Texto para revisar:

No somos plenamente conscientes de la presión sin precedentes a la que estamos sometiendo a los océanos y, probablemente, en el cuidado de nuestro océano está una de las claves para elaborar una estrategia para disminuir o mitigar los efectos del cambio climático, y para garantizar un desarrollo sustentable de las comunidades costeras de nuestro país y del mundo en general. 

En el caso chileno, desde la infancia se ha enseñado que Chile es una «larga y angosta faja de tierra», una noción que nos provoca esta ceguera oceánica. Chile es más Mar que Tierra, posee una costa que en línea recta mide algo más de 5.300 km, pero con un contorno de costa que supera los 83.500 km; extensión que equivale a recorrer dos veces el planeta por la línea del Ecuador. Además, ejerce soberanía sobre una Zona Económica Exclusiva de 200 millas náuticas. En las áreas oceánicas circundantes a los archipiélagos e islas polinésicas chilenas son 350 millas náuticas, lo que significa que el 80% de Chile es maritorio, y solamente el 20% es territorio.

El país posee una alta diversidad de ecosistemas marinos, algunos que existen en pocos lugares del mundo (fiordos, glaciares, áreas de surgencia y zonas de mínima de oxígeno). Sin embargo, en Chile no existe plena conciencia de la trascendencia del mar por parte de sus habitantes, siendo las comunidades isleñas de las pocas que miran al mar y le dan un lugar importante en su cosmovisión. Para el resto, el mar es un lugar de veraneo o donde escapar del ajetreo de su día a día.  

Divulgar el conocimiento científico del océano junto con la cosmovisión de estas comunidades isleñas contribuiría a una apropiación paulatina por parte de comunidades que viven alejadas de él. El cómo hacerlo es el desafío.

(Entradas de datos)
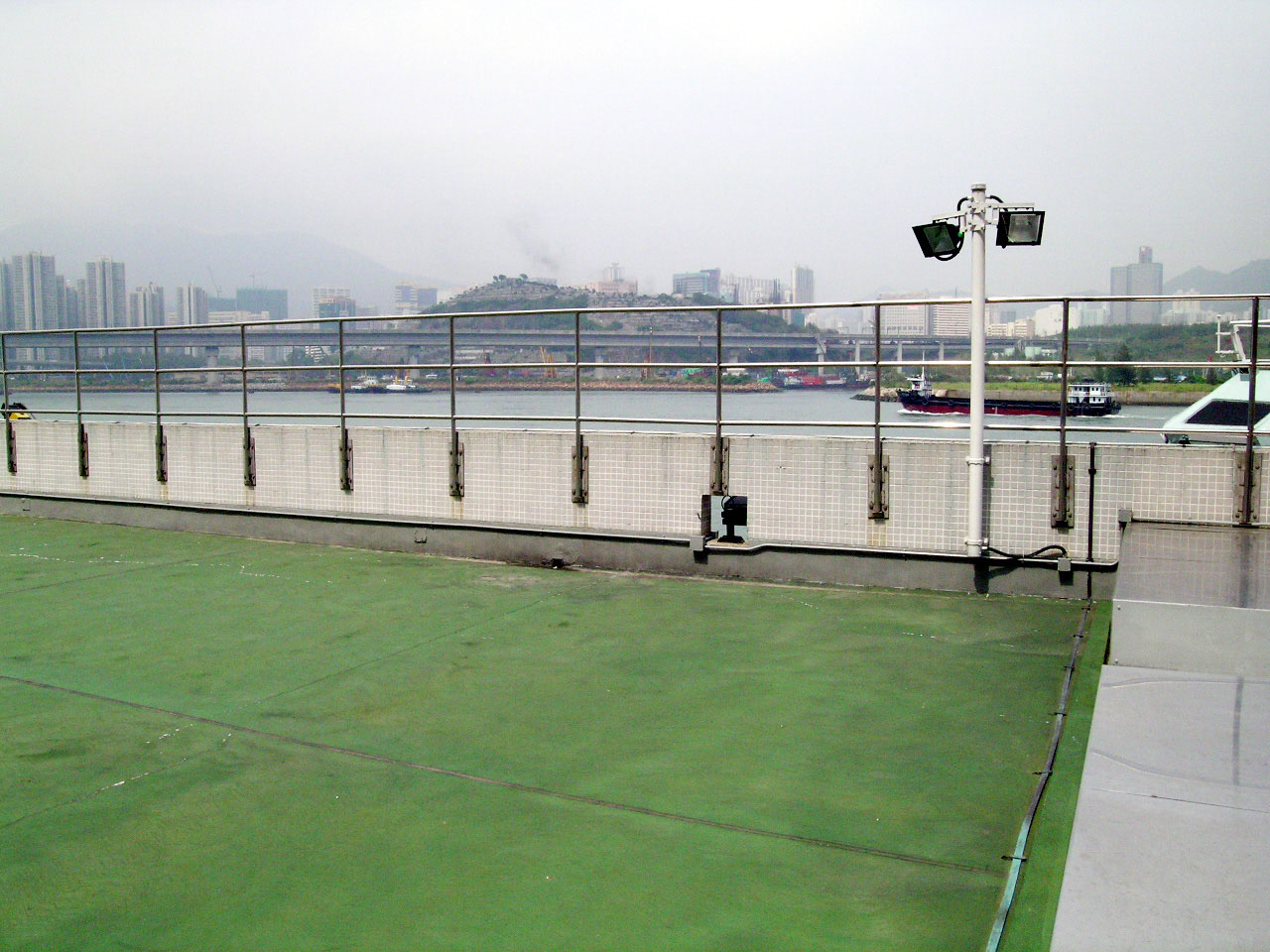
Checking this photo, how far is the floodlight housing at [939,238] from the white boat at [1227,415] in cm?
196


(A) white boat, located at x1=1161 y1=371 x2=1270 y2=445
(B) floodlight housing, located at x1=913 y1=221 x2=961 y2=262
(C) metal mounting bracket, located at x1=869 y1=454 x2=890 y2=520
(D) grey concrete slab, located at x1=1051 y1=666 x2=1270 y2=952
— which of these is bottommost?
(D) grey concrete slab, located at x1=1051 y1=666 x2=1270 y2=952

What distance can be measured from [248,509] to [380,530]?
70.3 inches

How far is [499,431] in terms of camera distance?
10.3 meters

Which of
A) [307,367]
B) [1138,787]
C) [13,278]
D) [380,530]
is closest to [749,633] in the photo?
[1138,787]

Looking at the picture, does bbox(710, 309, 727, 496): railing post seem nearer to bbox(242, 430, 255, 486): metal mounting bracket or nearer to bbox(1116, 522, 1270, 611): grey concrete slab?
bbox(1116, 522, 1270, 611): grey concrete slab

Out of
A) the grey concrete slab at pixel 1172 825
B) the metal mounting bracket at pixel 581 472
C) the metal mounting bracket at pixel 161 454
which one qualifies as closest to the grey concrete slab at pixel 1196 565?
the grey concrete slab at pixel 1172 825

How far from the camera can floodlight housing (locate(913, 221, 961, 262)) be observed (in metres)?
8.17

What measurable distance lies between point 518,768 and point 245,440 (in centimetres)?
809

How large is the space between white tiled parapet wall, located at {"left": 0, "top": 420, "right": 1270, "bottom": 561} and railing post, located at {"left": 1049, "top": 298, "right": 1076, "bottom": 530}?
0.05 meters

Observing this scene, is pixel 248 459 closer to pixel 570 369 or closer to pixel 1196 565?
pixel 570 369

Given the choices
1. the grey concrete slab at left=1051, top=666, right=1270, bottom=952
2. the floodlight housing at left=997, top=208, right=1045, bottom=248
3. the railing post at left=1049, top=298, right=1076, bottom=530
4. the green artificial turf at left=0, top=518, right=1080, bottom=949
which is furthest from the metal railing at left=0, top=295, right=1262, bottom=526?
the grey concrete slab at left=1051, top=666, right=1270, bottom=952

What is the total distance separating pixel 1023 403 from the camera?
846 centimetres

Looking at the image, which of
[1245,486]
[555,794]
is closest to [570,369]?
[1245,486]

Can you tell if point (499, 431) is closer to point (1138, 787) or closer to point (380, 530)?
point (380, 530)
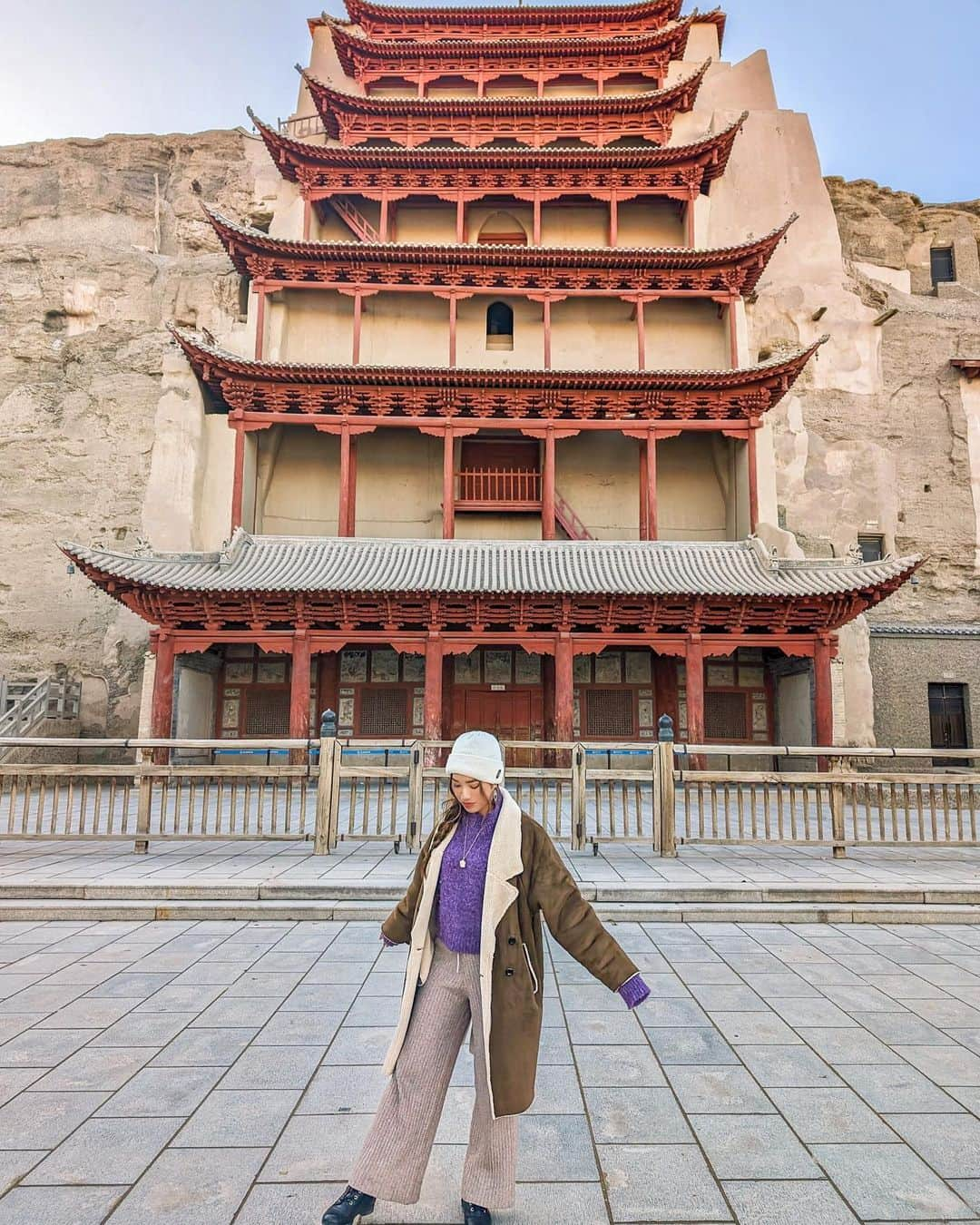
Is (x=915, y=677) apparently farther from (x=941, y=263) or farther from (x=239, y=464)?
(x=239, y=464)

Solicitud de trabajo 1: Resume en dos oraciones el texto sobre la relación de Chile con el mar.
Solicitud de trabajo 2: Prolonga el texto sobre la relación de Chile con el mar a partir de su última oración.
Los registros proceden de una fuente distinta.

Respuesta 1: Chile es más mar que tierra, con un contorno costero que supera los 83.500 km y un 80% de maritorio, pero sus habitantes no tienen plena conciencia de la trascendencia del mar, salvo las comunidades isleñas. Divulgar el conocimiento científico del océano junto con la cosmovisión de esas comunidades contribuiría a que quienes viven alejados de él se lo apropien poco a poco, y el desafío es cómo hacerlo.

Respuesta 2:
La importancia del océano se basa en muchos aportes, pero en el escenario actual de cambio climático, probablemente, los más relevantes son dos. El primero es su capacidad para absorber dióxido de carbono, CO2, ya que el fitoplancton captura entre el 30% y el 50% del CO2 atmosférico. En segundo lugar, más del 90% de todo el calor que han añadido al planeta las actividades humanas desde la década de 1950 ha sido absorbido por el océano.  

Son dos servicios que presta el océano y que son fundamentales para nuestro bienestar en el planeta, pero ahora nos está pasando la factura. La cantidad de CO2 que el océano puede asumir depende de la temperatura de sus aguas: a más frío, más absorción. La temperatura del océano sigue aumentando por todo el calor absorbido, lo que significa que su capacidad de absorción de CO2 es cada vez menor, lo que supone un importante riesgo para nosotros, ya que se acelerará el cambio climático.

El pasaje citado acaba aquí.